= Mike Barz =

American broadcaster (born 1970)

Mike Barz (born Michael Barszcz; April 9, 1970) is an American broadcaster who was weekday morning news anchor at WFOX-TV and WJAX-TV in Jacksonville, Florida. He was a morning news anchor at WFLD, the Fox affiliate in Chicago, Illinois from 2007-2009.

==Early life and education==
Michael Barszcz was born in Los Angeles to a military family. He moved to the Midwest to attend Indiana University Bloomington, where he earned a bachelor's degree in 1993.

==Professional career==
Early in his career, Barz adjusted his surname and began working as a news anchor at WHBF-TV in Rock Island, Illinois (1996–1997) and at WLUK-TV in Green Bay, Wisconsin, where he worked as a feature reporter and anchor. Barz left WLUK in 1998 to come to Chicago to take a job at WGN-TV as the sports anchor for the WGN Morning News, joining a morning news team with a controversially comedic bent.

In early May 2005, Barz received an early release from his contract at WGN-TV to become a full-time feature contributor at ABC News' Good Morning America (GMA). Barz anchored the GMA's weather segment after Tony Perkins' departure from the show in 2005 until September 5, 2006 when he was succeeded by Sam Champion.

In March 2007, Barz returned to Chicago as a co-anchor of WFLD-TV's "Fox News in the Morning," working alongside co-anchors Tamron Hall and David Novarro.

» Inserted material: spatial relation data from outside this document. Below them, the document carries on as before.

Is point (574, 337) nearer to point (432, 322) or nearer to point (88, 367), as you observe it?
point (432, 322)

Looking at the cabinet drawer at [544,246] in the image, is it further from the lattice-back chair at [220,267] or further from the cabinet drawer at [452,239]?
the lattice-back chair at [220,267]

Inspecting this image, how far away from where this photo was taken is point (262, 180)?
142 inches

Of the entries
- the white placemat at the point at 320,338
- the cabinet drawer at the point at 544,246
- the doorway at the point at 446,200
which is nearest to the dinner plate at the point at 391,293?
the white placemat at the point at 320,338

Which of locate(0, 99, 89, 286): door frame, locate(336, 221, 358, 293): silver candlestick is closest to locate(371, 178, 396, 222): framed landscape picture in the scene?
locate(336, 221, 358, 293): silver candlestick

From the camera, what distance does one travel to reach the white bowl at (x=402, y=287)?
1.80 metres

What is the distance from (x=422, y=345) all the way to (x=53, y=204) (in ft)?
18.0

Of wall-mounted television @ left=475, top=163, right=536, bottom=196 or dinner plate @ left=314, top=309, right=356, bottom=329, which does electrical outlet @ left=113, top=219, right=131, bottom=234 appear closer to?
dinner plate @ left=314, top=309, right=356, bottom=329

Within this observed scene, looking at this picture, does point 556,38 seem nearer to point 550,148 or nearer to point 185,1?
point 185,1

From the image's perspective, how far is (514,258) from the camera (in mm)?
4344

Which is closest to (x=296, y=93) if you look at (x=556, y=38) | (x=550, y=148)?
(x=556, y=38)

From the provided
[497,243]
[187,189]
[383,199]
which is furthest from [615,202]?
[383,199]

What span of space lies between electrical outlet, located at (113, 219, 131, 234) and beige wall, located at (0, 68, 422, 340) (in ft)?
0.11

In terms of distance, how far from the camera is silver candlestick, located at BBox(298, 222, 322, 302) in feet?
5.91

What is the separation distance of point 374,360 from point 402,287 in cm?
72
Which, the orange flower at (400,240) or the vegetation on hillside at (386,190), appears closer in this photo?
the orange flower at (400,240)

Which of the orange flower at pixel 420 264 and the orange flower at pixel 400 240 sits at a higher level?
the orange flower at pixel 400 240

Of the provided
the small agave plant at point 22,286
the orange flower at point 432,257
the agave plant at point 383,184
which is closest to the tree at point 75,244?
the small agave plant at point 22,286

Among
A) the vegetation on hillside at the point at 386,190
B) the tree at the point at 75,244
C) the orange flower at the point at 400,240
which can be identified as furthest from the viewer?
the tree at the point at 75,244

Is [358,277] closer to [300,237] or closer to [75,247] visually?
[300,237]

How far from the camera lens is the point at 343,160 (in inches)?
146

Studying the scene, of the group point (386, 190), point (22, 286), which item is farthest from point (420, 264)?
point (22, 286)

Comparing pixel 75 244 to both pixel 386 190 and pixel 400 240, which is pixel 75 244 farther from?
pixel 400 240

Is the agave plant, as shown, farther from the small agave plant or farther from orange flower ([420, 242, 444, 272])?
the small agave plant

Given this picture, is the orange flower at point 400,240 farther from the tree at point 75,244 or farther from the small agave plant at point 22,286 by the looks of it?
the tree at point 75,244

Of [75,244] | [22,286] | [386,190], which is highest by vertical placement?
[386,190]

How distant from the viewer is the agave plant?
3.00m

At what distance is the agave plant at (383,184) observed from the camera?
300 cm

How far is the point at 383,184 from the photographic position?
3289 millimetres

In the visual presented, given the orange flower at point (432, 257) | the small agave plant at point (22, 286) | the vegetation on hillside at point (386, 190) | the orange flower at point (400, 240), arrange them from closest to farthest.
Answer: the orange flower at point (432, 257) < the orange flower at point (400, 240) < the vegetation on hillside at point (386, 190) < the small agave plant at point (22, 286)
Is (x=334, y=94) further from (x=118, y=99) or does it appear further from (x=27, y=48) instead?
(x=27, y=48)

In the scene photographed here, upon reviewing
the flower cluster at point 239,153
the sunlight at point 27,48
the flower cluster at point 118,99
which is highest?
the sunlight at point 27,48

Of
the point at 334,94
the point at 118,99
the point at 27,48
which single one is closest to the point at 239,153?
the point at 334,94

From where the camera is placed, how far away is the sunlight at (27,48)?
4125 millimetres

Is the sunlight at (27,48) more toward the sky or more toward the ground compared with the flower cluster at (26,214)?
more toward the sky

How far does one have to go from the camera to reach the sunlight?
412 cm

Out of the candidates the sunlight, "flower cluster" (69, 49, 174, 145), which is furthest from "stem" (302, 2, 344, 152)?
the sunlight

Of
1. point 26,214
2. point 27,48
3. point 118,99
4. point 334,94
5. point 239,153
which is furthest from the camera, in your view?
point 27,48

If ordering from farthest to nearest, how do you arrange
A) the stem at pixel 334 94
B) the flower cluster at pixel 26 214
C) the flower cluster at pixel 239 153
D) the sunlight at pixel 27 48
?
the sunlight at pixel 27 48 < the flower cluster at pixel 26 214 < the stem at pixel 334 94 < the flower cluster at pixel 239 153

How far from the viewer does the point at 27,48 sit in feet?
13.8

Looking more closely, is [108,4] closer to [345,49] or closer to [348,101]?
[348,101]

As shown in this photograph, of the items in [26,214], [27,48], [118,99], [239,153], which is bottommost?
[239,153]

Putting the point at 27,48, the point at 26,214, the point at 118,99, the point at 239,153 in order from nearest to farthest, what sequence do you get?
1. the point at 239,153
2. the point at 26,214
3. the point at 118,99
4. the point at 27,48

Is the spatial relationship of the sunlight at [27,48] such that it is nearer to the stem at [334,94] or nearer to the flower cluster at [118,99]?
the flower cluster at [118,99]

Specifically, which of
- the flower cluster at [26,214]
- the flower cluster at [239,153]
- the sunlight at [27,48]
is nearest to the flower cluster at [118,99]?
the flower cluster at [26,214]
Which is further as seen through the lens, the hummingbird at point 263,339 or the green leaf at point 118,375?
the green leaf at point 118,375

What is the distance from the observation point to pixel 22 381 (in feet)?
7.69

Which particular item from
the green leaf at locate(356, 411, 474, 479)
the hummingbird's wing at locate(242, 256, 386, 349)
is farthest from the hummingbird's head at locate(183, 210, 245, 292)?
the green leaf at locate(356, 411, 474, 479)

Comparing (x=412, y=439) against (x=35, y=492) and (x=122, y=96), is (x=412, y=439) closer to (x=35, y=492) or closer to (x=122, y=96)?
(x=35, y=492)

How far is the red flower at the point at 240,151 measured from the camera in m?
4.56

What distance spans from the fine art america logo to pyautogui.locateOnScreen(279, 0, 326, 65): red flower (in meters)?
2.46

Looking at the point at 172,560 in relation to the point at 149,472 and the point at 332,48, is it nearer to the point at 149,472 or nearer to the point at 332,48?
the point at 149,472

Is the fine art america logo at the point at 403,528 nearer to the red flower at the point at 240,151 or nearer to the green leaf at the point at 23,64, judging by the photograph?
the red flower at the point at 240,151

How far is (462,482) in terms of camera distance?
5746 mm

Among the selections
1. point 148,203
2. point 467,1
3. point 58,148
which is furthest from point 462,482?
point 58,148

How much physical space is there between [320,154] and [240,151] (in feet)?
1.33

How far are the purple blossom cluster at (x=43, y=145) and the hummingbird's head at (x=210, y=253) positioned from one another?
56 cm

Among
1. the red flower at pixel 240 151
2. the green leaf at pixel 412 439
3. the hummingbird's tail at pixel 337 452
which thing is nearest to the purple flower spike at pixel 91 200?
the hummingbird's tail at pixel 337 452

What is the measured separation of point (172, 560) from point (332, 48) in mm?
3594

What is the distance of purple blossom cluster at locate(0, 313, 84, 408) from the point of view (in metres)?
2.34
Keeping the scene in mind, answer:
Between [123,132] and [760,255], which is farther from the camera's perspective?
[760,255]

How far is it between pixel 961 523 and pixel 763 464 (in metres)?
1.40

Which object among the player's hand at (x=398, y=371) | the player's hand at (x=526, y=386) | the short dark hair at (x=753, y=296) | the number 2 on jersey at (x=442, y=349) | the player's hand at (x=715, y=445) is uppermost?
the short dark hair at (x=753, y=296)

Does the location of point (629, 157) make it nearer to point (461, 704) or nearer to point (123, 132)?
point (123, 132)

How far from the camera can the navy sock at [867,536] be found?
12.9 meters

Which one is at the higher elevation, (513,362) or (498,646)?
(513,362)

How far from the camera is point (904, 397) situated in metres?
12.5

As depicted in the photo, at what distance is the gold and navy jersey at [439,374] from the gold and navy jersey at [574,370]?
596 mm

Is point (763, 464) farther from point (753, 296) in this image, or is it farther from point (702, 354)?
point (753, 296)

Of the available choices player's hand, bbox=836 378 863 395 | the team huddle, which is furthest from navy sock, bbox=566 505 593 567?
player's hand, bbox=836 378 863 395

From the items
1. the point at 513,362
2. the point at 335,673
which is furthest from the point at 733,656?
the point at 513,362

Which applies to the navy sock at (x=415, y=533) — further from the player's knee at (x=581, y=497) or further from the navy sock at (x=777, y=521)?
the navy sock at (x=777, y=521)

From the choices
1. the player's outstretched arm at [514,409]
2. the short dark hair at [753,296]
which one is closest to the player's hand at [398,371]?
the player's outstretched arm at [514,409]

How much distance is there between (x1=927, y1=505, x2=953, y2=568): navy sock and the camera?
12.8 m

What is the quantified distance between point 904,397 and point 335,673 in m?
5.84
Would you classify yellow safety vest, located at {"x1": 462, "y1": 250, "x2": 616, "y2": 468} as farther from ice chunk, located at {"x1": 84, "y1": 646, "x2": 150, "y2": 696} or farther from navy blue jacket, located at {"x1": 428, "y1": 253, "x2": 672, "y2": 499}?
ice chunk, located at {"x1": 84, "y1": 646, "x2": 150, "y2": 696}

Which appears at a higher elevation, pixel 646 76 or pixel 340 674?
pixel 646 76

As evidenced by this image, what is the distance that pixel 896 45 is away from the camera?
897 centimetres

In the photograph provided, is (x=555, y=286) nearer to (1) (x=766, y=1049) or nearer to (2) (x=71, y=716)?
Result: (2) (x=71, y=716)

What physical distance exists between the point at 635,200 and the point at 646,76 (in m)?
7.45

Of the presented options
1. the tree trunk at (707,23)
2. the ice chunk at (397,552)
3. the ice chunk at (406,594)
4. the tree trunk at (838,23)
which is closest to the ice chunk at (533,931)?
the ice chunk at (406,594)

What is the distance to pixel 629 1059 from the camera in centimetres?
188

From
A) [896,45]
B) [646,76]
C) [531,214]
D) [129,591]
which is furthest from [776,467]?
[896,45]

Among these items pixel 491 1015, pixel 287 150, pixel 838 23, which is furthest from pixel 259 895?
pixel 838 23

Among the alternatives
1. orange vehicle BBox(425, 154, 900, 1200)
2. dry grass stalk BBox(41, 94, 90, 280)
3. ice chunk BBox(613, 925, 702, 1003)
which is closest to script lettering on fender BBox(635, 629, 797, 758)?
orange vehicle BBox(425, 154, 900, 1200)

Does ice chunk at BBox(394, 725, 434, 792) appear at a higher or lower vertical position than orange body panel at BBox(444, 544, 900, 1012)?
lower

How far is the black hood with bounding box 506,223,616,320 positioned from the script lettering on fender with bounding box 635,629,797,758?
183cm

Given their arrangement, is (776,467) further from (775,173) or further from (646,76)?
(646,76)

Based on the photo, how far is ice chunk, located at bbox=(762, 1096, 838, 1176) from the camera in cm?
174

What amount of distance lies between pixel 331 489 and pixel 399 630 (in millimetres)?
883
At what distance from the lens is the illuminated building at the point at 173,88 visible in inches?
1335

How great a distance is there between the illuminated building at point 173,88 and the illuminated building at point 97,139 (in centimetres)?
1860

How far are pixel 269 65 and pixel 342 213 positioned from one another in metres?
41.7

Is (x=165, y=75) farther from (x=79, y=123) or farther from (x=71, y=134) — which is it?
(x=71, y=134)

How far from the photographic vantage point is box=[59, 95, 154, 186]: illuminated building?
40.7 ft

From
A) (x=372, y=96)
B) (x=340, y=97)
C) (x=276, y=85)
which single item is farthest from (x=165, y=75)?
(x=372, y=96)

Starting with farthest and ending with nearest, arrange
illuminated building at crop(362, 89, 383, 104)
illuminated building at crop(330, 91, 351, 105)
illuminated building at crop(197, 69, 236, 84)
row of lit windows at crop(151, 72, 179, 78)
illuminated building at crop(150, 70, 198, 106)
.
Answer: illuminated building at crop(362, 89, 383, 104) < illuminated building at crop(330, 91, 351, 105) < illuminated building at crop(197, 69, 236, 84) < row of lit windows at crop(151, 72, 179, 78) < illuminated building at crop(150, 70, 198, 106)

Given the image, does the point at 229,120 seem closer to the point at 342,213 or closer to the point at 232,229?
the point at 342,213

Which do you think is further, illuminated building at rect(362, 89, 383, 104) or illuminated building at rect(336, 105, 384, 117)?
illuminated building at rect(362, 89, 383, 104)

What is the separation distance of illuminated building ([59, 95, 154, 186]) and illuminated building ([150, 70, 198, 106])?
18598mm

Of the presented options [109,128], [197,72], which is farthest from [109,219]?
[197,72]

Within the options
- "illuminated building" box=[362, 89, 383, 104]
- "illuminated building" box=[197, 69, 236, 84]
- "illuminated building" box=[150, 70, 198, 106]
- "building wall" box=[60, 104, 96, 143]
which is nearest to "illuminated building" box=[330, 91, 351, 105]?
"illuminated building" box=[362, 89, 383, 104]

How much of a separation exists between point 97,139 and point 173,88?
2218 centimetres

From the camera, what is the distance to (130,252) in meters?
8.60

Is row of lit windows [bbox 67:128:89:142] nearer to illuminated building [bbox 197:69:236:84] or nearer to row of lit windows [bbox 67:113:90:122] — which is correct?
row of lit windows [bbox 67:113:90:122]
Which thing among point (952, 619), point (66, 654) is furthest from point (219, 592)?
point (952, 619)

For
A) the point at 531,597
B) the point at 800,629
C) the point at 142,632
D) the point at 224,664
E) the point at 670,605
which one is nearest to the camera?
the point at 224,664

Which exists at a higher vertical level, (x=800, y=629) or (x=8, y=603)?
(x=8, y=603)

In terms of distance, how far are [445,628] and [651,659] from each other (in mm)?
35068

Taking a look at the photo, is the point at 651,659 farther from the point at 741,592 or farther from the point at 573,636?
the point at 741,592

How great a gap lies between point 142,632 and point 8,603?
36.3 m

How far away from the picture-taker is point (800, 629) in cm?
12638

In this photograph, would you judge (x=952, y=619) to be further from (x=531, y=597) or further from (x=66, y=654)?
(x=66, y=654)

Novarro subsequently was moved to a different WFLD newscast, and after Hall joined MSNBC in New York, Barz was joined by a new co-anchor, Jan Jeffcoat, in June 2007.

In July 2010, Barz was hired as a weekday morning news anchor at the Action News Jax stations, WAWS and WTEV-TV, in Jacksonville, Florida. His contract was not renewed in 2014 as part of a larger newsroom shakeup.

Barz was present at the 40th anniversary of Good Morning America on November 19, 2015.

In 2018, Mike Barz became WISH-TV’s evening news anchor for the 6pm, 10pm, and 11pm newscasts.

==Personal==
Barz married former WFLD-TV reporter Tera Williams (a.k.a. Tera Barz), in 2010. She was his co-anchor at WFOX-TV, until June 2012. Barz and Williams divorced in October 2014.